(Scene-based reasoning records)
◆ ◆ ◆
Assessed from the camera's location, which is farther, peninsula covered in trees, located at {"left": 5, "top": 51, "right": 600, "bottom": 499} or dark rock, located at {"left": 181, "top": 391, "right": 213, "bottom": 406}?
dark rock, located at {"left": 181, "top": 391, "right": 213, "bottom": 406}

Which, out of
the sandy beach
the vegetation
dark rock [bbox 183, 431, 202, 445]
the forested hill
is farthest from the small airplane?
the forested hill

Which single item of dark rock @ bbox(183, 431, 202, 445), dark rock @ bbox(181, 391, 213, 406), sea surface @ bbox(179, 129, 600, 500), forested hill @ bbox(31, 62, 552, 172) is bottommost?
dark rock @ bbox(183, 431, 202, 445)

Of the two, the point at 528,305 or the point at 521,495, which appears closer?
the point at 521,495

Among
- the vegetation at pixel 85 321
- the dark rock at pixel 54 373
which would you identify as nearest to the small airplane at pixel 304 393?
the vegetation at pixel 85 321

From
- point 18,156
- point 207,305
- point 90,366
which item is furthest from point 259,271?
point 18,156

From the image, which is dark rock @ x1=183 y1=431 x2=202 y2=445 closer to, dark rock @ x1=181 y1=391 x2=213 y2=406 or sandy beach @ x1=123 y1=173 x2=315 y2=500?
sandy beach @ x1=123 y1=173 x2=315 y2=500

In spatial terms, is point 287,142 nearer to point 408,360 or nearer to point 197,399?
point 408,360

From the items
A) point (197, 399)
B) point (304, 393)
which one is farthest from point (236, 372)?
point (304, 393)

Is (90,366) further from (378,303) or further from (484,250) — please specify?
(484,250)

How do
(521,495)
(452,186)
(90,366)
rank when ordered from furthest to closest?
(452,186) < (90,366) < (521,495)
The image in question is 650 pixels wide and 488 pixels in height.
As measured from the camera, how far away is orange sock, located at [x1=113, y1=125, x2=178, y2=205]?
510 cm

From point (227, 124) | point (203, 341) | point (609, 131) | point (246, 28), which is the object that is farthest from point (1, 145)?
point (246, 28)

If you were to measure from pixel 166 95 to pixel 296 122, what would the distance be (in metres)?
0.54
◆ ◆ ◆
Edit the listing so that each "small airplane" reads "small plane", leaving everything else unchanged.

Assessed from the camera's location, which is farther, peninsula covered in trees, located at {"left": 5, "top": 51, "right": 600, "bottom": 499} or dark rock, located at {"left": 181, "top": 391, "right": 213, "bottom": 406}?
dark rock, located at {"left": 181, "top": 391, "right": 213, "bottom": 406}

Which, out of
the sandy beach
the vegetation
dark rock [bbox 183, 431, 202, 445]
the forested hill
is farthest from the small plane?
the forested hill

Which single item of dark rock @ bbox(183, 431, 202, 445), dark rock @ bbox(181, 391, 213, 406), sea surface @ bbox(179, 129, 600, 500), forested hill @ bbox(31, 62, 552, 172) is bottommost?
dark rock @ bbox(183, 431, 202, 445)

Of the two, the point at 528,305 or the point at 521,495, which appears closer?
the point at 521,495

Among
- the vegetation at pixel 85 321
- the dark rock at pixel 54 373
which would you identify as nearest to the small plane at pixel 304 393?
the vegetation at pixel 85 321

From
- point 18,156
- point 207,305
- point 90,366
which item is furthest from point 259,271?
point 18,156

From the image, which is dark rock @ x1=183 y1=431 x2=202 y2=445 closer to, dark rock @ x1=181 y1=391 x2=213 y2=406 or sandy beach @ x1=123 y1=173 x2=315 y2=500?
sandy beach @ x1=123 y1=173 x2=315 y2=500

In spatial terms, is point 287,142 nearer to point 408,360 or nearer to point 197,399?
point 408,360

From the items
A) point (197, 399)
B) point (304, 393)
which one is farthest from point (236, 372)?
point (304, 393)

Is (90,366) further from (378,303) or further from (484,250) — please specify?
(484,250)

How do
(521,495)
(452,186)
(90,366)
rank when ordered from furthest to closest?
(452,186) < (90,366) < (521,495)
The image in question is 650 pixels wide and 488 pixels in height.
As measured from the camera, how far away is orange sock, located at [x1=113, y1=125, x2=178, y2=205]?
510 cm

From point (227, 124) | point (203, 341) | point (609, 131) | point (246, 28), which is the object that is farthest from point (1, 145)?
point (246, 28)

If you were to measure from pixel 166 95 to pixel 296 122, what would the distance be (in metres)?
0.54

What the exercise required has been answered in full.